Medical complications associated with prolonged length of stay in patients with nontraumatic intracerebral hemorrhage: A nationwide cohort study
- PMID: 40347788
- PMCID: PMC12103979
- DOI: 10.1016/j.clineuro.2025.108934
Medical complications associated with prolonged length of stay in patients with nontraumatic intracerebral hemorrhage: A nationwide cohort study
Abstract
Purpose: This work aims to investigate the in-hospital medical complications associated with prolonged length of stay (PLOS) in a large cohort of patients with nontraumatic intracranial hemorrhage (ICH), using a nationwide inpatient sample.
Methods: In this retrospective cohort study, the National Inpatient Sample database was investigated for patients admitted with nontraumatic ICH from October 2015 to December 2022. Demographics, comorbidities, markers of ICH severity, in-hospital procedures, PLOS, and hospital mortality were noted. PLOS was defined as length of stay exceeding the 75th percentile of the entire cohort. Outcomes investigated were in-hospital medical complications, including acute ischemic stroke (AIS), seizures, aspiration pneumonia, acute respiratory failure, deep vein thrombosis (DVT), pulmonary embolism (PE), and acute kidney injury (AKI). Multivariable logistic models were used to determine the association between each preselected outcome and PLOS, adjusted for demographics, comorbidities, ICH severity, and surgical procedures. Significant P value was set at 0.05 for all analyses.
Results: Out of 211,879 ICH included in the study, 50,224 (23.7 %) had PLOS. PLOS was defined as a LOS that exceeded 12 days. ICH patients with PLOS were younger (63 [52-73] vs. 70 [58-80]), more likely to be male (56.1 % vs. 51.5 %), Black (25.9 % vs. 18.3 %) or Hispanic (12.4 % vs. 9.7 %), and being in the lower median household income quartile (31.9 % vs. 28.5 %), p < 0.01 for all. In distinct multivariable logistic models, adjusted for demographics, comorbidities, ICH severity, and surgical procedures, AIS (OR: 1.469, 95 %CI: 1.428-1.511), seizures (OR: 1.214, 95 %CI: 1.164-1.265), aspiration pneumonia (OR: 2.911, 95 %CI: 2.809-3.016), acute respiratory failure (OR: 1.527, 95 %CI: 1.48-1.576), DVT (OR: 2.739, 95 %CI: 2.568-2.921), PE (OR: 1.638, 95 %CI: 1.521-1.765), and AKI (OR: 2.037, 95 %CI: 1.978-2.098) were independently associated with PLOS, p < 0.01 for all.

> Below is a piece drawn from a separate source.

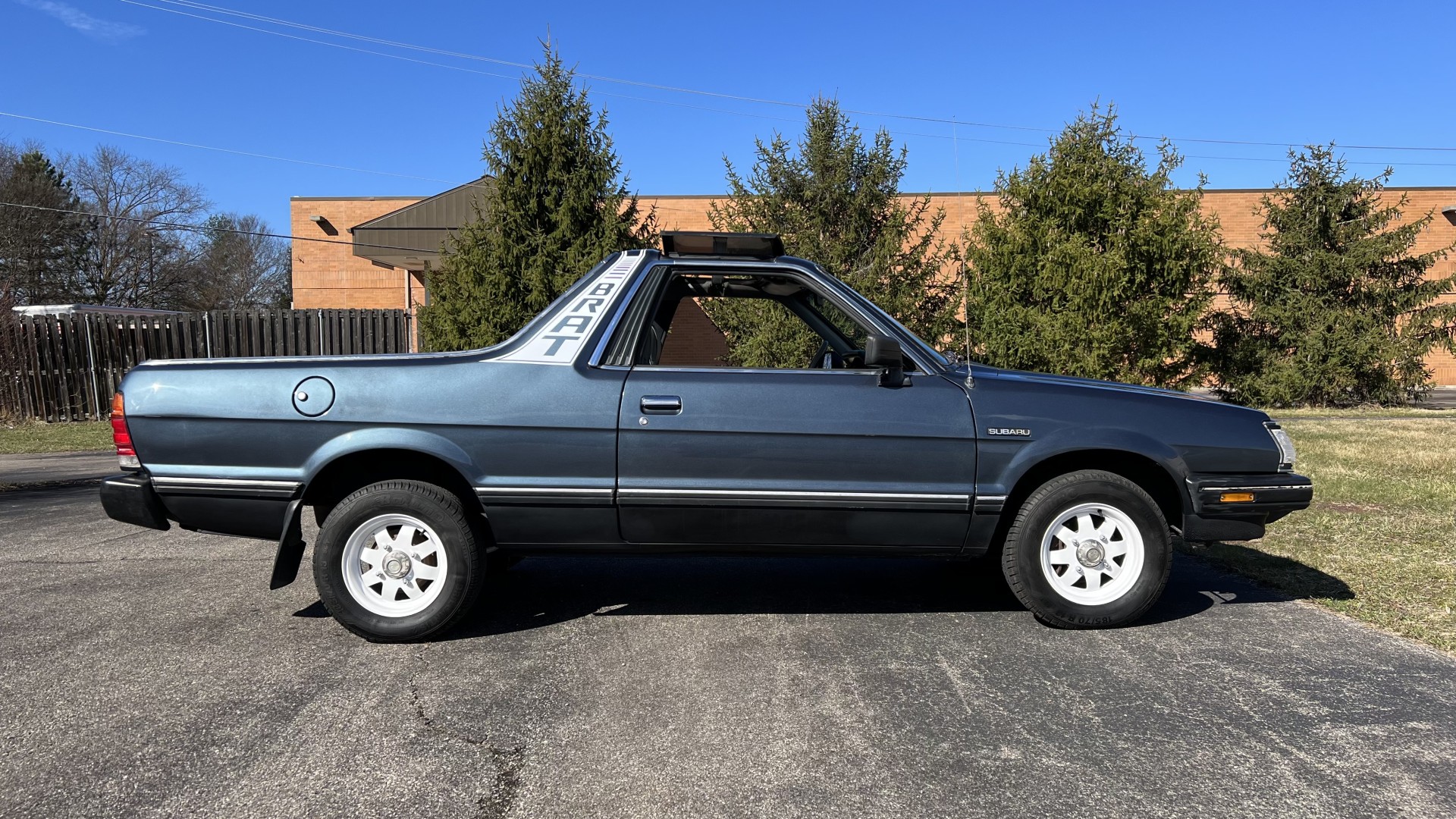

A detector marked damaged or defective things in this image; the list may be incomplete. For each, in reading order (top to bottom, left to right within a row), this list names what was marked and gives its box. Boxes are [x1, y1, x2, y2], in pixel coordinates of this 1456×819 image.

Age-stratified analysis revealed that the strongest association with PLOS was observed for DVT in patients < 40 years (OR 3.797, 95 % CI: 2.991-4.822) and for aspiration pneumonia in those ≥ 80 years (OR 3.508, 95 % CI: 3.242-3.795). Patients with PLOS experienced a lower in-hospital mortality rate (13.4 % vs. 22.8 %, p < 0.01).
Conclusions: In this large cohort of ICH patients, racial/ethnic minorities and lower-income patients were more likely to experience PLOS. PLOS was associated with both neurological and medical complications, with aspiration pneumonia showing the strongest association in older patients and DVT in younger patients. Prolonged hospitalization did not impact short-term mortality.
Keywords: Disparities; Length of stay; Medical complications; Nontraumatic intracerebral hemorrhage.